Sparsified K-Means clustering.

Parameters
n_componentsint, default: 8

The number of clusters.

init{ndarray, ‘kmpp’, ‘random’}, default: ‘kmpp’

Initialization method:

ndarray : shape (n_components, P). Initial cluster centers, must be transformed already.

‘kmpp’: picks initial cluster centers from the data with probability proportional to the distance of each datapoint to the current initial means. More expensive but better convergence. These will be drawn from HDX if the sparsifier has access to it, otherwise they come from RHDX.

‘random’: picks iniitial cluster centers uniformly at random from the datapoints.These will be drawn from HDX if the sparsifier has access to it, otherwise they come from RHDX.

n_initint, default: 10

Number of times to run k-means on new initializations.

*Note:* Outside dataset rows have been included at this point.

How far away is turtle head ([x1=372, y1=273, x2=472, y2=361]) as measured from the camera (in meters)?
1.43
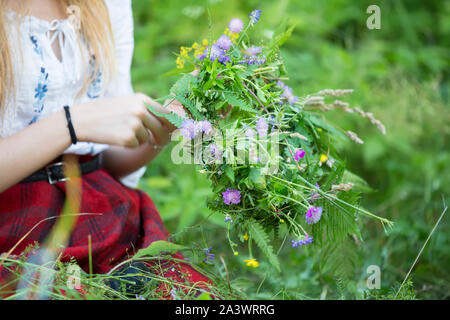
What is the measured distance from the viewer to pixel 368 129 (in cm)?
241

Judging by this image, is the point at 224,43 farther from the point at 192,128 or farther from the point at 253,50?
the point at 192,128

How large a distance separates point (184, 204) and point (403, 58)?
1.81 m

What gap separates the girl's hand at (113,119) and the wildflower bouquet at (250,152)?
13cm

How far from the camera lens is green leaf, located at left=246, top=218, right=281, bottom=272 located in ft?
2.61

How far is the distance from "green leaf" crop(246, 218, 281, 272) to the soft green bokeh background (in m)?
0.44

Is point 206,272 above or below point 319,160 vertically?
below

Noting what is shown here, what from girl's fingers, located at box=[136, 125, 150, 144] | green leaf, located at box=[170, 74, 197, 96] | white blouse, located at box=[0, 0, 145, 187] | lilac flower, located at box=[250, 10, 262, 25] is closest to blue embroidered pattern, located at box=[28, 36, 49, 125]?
white blouse, located at box=[0, 0, 145, 187]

The best results are kept.

max_iterint, default: 300

Maximum number of iterations for each run.

tolfloat, default: 1e-4

Relative tolerance with regards to inertia for convergence.

Attributes
cluster_centers_nd.array, shape (n_components, P)

Coordinates of cluster centers

labels_np.array, shape (N,)

Labels of each point

intertia_float

Sum of squared distances of samples to their cluster center.

Methods

apply_HD(self, X)

Apply the preconditioning transform to X.

apply_mask(self, X, mask)

Apply the mask to X.

fit(self[, X, HDX, RHDX])

Compute k-means clustering and assign labels to datapoints.

fit_sparsifier(self[, X, HDX, RHDX])

Fit the sparsifier to specified data.

invert_HD(self, HDX)

Apply the inverse of HD to HDX.

invert_mask_bool(self)

Compute the mask inverse.

pairwise_distances(self[, Y])

Computes the pairwise distance between each sparsified sample, or between each sparsified sample and each full sample in Y if Y is given.

pairwise_mahalanobis_distances(self, means, …)

Computes the mahalanobis distance between each compressed sample and each full mean (each row of means).

weighted_means(self, W)

Computes weighted full means of sparsified samples.

weighted_means_and_variances(self, W)

Computes weighted full means and variances of sparsified samples.

fit(self, X=None, HDX=None, RHDX=None)[source]

Compute k-means clustering and assign labels to datapoints. At least one of the parameters must be set.

Parameters
Xnd.array, shape (N, P), optional

defaults to None. Dense, raw data.

HDXnd.array, shape (N, P), optional

defaults to None. Dense, transformed data.

RHDXnd.array, shape (N, Q), optional

defaults to None. Subsampled, transformed data.